Yet his amazement was not so great after all as hers. Because for years,
away down hidden somewhere inside him, he had doubted his mother; for
years he had, shocked at himself, covered up and trampled on these
unworthy doubts indignantly. He had doubted her unselfishness; he had
doubted her sympathy and kindliness; he had even doubted her honesty,
her ordinary honesty with money and accounts; and lately, before he went
to Europe, he had caught himself thinking she was cruel. Nevertheless
this unexpected naked justification of his doubts was shattering to him.

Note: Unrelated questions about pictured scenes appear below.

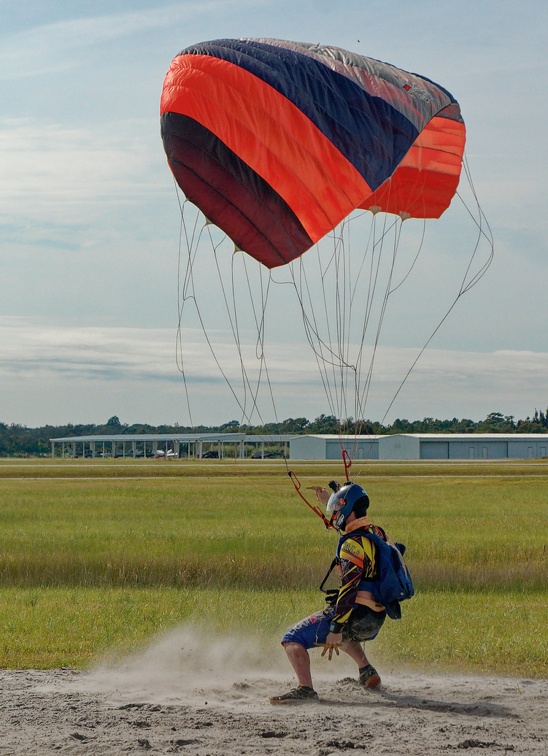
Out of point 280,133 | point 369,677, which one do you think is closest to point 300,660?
point 369,677

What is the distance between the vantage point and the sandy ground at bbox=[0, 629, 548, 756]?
741 cm

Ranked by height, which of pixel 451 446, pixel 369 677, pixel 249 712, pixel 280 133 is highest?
pixel 280 133

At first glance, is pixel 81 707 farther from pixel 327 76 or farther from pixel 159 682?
pixel 327 76

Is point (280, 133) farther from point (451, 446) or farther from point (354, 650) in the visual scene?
point (451, 446)

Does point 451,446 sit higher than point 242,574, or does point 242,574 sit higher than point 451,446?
point 451,446

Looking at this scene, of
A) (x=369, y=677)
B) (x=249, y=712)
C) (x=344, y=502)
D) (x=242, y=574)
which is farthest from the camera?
(x=242, y=574)

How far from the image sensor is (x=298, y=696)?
8805 mm

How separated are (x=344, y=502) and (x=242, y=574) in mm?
10950

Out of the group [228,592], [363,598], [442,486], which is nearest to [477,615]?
[228,592]

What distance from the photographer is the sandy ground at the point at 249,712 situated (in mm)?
7406

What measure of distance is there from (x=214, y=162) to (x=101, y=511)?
2459 centimetres

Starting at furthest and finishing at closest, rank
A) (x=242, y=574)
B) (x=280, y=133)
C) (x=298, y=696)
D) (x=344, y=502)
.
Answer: (x=242, y=574)
(x=280, y=133)
(x=344, y=502)
(x=298, y=696)

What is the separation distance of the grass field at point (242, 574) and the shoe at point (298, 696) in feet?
7.74

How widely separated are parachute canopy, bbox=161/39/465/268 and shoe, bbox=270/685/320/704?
5675 mm
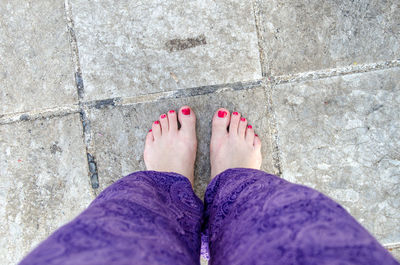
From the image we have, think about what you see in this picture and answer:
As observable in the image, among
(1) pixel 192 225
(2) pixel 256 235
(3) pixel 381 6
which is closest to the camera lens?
(2) pixel 256 235

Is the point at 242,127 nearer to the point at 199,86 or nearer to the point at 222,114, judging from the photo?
the point at 222,114

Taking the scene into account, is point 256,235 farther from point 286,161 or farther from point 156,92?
point 156,92

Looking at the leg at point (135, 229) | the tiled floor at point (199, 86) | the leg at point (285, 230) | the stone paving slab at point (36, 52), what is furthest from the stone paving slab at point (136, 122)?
the leg at point (285, 230)

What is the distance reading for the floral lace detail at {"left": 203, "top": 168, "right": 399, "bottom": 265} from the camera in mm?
508

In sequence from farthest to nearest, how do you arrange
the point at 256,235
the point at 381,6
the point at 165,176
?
the point at 381,6 < the point at 165,176 < the point at 256,235

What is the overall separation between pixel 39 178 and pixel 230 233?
878 millimetres

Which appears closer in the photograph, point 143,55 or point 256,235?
point 256,235

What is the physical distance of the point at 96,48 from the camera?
111 centimetres

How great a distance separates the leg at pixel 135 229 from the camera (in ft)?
1.64

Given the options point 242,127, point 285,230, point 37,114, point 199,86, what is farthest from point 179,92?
point 285,230

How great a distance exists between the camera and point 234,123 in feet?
3.76

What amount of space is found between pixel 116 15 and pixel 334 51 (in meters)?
0.90

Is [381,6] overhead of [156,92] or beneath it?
overhead

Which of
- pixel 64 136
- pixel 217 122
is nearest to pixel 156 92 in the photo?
pixel 217 122
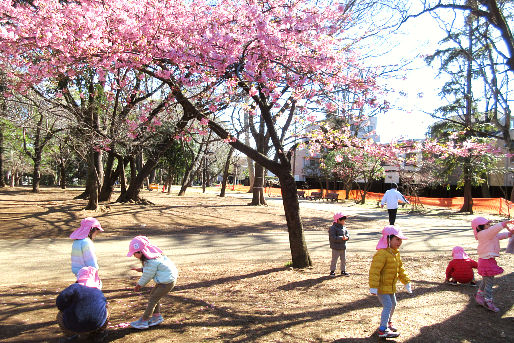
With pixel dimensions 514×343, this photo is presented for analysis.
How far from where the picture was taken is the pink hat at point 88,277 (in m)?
3.65

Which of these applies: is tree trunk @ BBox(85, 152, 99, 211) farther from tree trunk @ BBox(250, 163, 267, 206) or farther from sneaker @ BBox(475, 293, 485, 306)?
sneaker @ BBox(475, 293, 485, 306)

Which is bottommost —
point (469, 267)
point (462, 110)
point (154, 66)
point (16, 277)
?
point (16, 277)

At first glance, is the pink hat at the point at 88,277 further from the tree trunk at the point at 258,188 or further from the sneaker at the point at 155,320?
the tree trunk at the point at 258,188

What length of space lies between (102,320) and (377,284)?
2834 millimetres

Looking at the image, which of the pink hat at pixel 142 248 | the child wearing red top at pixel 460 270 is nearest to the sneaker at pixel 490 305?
the child wearing red top at pixel 460 270

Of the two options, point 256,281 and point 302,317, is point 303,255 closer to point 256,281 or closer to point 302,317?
point 256,281

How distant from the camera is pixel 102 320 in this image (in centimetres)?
358

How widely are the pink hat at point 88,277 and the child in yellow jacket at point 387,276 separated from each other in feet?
9.43

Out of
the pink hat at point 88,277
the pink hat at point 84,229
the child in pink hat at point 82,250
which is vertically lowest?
the pink hat at point 88,277

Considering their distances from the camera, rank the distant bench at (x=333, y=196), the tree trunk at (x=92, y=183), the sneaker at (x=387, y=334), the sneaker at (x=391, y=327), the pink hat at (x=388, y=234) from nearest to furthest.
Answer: the sneaker at (x=387, y=334) < the sneaker at (x=391, y=327) < the pink hat at (x=388, y=234) < the tree trunk at (x=92, y=183) < the distant bench at (x=333, y=196)

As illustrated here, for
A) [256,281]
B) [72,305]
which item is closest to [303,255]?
[256,281]

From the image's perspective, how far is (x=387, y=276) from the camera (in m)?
4.07

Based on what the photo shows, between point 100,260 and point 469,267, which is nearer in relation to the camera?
point 469,267

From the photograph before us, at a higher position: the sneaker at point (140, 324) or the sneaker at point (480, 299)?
the sneaker at point (480, 299)
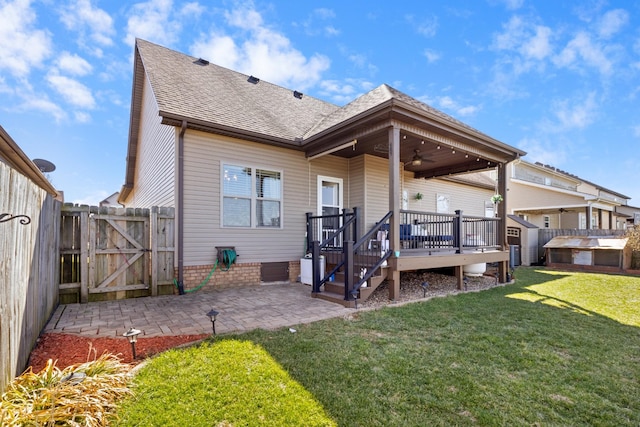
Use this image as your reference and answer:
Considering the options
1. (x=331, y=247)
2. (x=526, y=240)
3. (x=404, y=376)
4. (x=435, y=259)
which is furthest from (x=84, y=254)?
(x=526, y=240)

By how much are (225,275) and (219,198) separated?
1781 millimetres

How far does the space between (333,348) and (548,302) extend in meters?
5.07

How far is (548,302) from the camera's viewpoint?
592 centimetres

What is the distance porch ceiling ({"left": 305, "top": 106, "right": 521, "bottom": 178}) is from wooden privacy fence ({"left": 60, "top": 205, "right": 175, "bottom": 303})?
13.8 feet

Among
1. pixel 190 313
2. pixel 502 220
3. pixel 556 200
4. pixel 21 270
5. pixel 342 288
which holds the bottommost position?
pixel 190 313

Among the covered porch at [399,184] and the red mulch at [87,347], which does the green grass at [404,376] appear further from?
the covered porch at [399,184]

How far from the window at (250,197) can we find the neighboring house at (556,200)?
16.8 meters

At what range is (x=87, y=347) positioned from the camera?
3283 mm

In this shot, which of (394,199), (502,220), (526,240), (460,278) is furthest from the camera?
(526,240)

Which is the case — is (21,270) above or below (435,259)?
above

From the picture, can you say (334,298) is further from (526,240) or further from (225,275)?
(526,240)

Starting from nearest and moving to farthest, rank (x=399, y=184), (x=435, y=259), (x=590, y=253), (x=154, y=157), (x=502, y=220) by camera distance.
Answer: (x=435, y=259) → (x=399, y=184) → (x=502, y=220) → (x=154, y=157) → (x=590, y=253)

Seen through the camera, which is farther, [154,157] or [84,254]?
[154,157]

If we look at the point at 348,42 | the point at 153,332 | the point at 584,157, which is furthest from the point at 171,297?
the point at 584,157
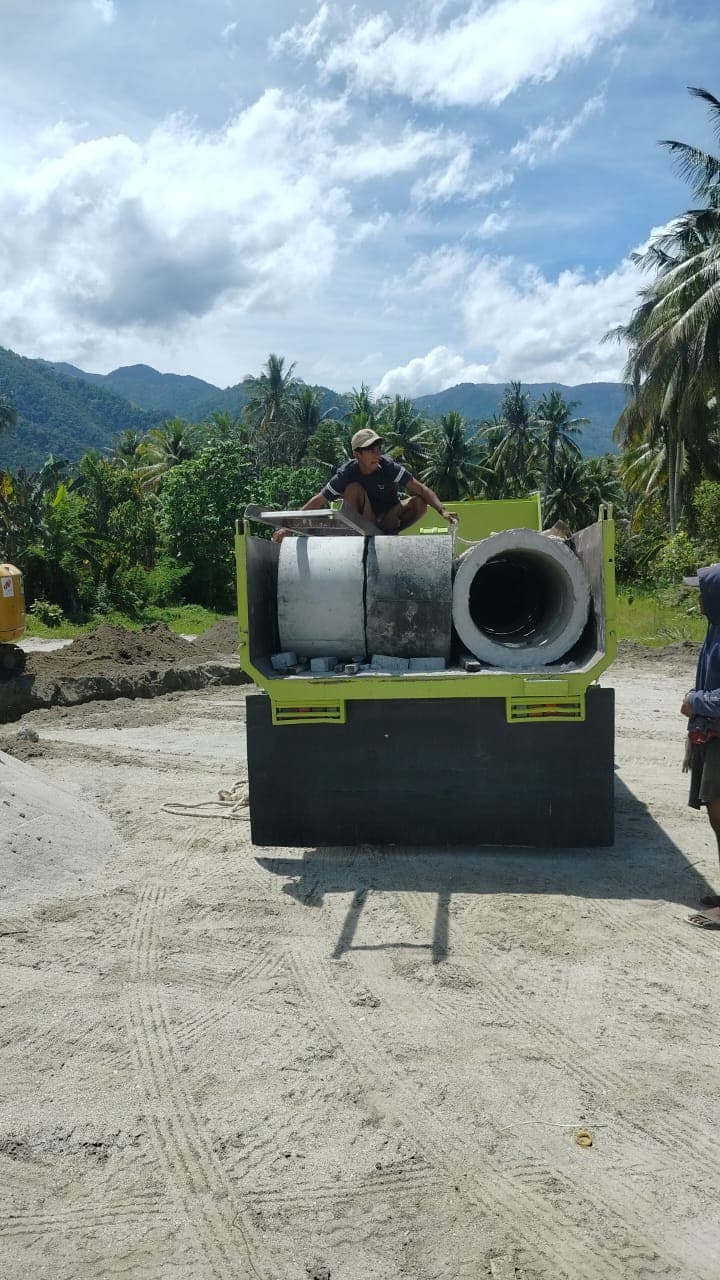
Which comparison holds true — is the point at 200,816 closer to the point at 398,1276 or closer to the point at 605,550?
the point at 605,550

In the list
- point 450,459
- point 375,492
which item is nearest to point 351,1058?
point 375,492

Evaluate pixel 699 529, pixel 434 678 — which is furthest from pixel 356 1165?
pixel 699 529

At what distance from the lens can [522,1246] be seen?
2.35 m

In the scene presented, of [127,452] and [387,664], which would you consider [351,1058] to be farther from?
[127,452]

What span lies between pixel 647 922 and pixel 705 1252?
209 cm

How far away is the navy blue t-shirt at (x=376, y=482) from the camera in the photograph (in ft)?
19.0

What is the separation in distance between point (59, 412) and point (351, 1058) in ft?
549

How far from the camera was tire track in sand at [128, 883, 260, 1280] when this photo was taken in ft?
7.73

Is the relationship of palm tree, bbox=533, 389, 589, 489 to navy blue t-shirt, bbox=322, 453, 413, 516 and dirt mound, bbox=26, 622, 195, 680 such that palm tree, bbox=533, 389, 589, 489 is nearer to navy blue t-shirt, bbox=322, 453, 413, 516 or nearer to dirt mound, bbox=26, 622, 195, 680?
Result: dirt mound, bbox=26, 622, 195, 680

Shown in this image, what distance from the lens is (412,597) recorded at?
17.1 feet

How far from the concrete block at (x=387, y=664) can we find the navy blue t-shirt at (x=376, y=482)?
3.83 ft

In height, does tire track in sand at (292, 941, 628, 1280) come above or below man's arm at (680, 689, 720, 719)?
below

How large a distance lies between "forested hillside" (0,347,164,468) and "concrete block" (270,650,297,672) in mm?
125899

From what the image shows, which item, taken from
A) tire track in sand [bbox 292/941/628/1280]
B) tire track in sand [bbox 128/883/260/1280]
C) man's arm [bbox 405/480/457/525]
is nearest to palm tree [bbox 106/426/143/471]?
man's arm [bbox 405/480/457/525]
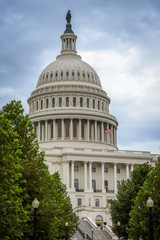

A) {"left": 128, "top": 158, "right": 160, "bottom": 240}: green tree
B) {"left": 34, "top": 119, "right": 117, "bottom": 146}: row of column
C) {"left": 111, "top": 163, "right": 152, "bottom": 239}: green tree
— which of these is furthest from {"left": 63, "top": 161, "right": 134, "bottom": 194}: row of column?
{"left": 128, "top": 158, "right": 160, "bottom": 240}: green tree

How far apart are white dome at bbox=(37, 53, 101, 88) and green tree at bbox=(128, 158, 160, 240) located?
92152mm

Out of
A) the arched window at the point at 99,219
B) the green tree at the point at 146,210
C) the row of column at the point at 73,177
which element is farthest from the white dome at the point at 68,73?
the green tree at the point at 146,210

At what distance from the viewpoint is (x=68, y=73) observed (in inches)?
5359

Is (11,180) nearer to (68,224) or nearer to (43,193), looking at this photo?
(43,193)

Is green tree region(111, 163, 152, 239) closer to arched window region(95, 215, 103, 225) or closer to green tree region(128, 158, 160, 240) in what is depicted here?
green tree region(128, 158, 160, 240)

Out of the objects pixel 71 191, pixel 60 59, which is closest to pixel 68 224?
pixel 71 191

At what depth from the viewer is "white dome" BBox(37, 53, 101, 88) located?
5344 inches

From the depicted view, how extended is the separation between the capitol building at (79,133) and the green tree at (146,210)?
49.3 meters

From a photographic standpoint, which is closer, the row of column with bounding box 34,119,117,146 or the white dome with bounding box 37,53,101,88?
the row of column with bounding box 34,119,117,146

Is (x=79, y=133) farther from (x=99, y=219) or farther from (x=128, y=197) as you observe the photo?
(x=128, y=197)

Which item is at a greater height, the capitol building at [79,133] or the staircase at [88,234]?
the capitol building at [79,133]

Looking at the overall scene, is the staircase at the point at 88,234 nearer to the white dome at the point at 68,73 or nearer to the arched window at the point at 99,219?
the arched window at the point at 99,219

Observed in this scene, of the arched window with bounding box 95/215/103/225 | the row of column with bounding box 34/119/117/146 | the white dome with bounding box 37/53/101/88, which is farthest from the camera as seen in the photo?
the white dome with bounding box 37/53/101/88

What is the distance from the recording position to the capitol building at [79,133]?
111000 mm
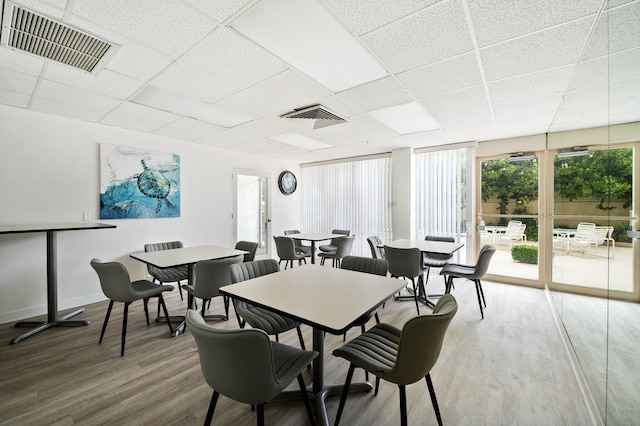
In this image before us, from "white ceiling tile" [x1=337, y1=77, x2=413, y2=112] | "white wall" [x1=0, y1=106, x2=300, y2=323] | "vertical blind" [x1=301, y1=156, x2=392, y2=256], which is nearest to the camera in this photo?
"white ceiling tile" [x1=337, y1=77, x2=413, y2=112]

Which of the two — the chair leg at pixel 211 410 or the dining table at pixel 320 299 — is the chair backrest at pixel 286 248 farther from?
the chair leg at pixel 211 410

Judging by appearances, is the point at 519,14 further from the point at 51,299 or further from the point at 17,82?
the point at 51,299

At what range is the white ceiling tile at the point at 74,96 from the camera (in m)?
2.68

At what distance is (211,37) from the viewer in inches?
74.1

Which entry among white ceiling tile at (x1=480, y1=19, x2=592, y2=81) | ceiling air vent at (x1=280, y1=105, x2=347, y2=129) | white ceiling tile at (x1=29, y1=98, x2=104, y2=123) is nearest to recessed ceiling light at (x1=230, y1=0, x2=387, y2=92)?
ceiling air vent at (x1=280, y1=105, x2=347, y2=129)

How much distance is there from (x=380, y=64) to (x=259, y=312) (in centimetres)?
230

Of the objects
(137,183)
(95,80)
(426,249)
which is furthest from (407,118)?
(137,183)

But Mrs. Twist had never doubted Edward. She thought she knew him inside
out. She had watched him develop. Watched him during the long years of
his unconsciousness. She had been quite secure; and rather disposed,
also somewhere down inside her, to a contempt for him, so easy had he
been to manage, so ready to do everything she wished. Now it appeared
that she no more knew Edward than if he had been a stranger in the
street.
The bursting of the dykes of convention between them was a horrible
thing to them both. Mr. Twist had none of the cruelty of the younger
generation to support him: he couldn't shrug his shoulder and take
comfort in the thought that this break between them was entirely his
mother's fault, for however much he believed it to be her fault the
belief merely made him wretched; he had none of the pitiless black
pleasure to be got from telling himself it served her right. So
naturally kind was he--weak, soft, stupid, his mother shook out at
him--that through all his own shame at this naked vision of what had
been carefully dressed up for years in dignified clothes of wisdom and
affection, he was actually glad, when he had time in his room to think
it over, glad she should be so passionately positive that he, and only
he, was in the wrong. It would save her from humiliation; and of the
painful things of late Mr. Twist could least bear to see a human being
humiliated.
That was, however, towards morning. For hours raged, striding about his
room, sorting out the fragments into which his life as a son had fallen,
trying to fit them into some sort of a pattern, to see clear about the
future. Clearer. Not clear. He couldn't hope for that yet. The future
seemed one confused lump. All he could see really clear of it was that
he was going, next day, and taking the twins. He would take them to the
other people they had a letter to, the people in California, and then
turn his face back to Europe, to the real thing, to the greatness of
life where death is. Not an hour longer than he could help would he or
they stay in that house. He had told his mother he would go away, and
she had said, "I hope never to see you again." Who would have thought
she had so much of passion in her? Who would have thought he had so much
of it in him?
Fury against her injustice shook and shattered Mr. Twist. Not so could
fair and affectionate living together be conducted, on that basis of
suspicion, distrust, jealousy. Through his instinct, though not through
his brain, shot the conviction that his mother was jealous of the
twins,--jealous of the youth of the twins, and of their prettiness, and
goodness, and of the power, unknown to them, that these things gave
them. His brain was impervious to such a conviction, because it was an
innocent brain, and the idea would never have entered it that a woman of
his mother's age, well over sixty, could be jealous in that way; but his
instinct knew it.
The last thing his mother said as he left the drawing-room was, "You
have killed me. You have killed your own mother. And just because of
those girls."
And Mr. Twist, shocked at this parting shot of unfairness, could find,
search as he might, nothing to be said for his mother's point of view.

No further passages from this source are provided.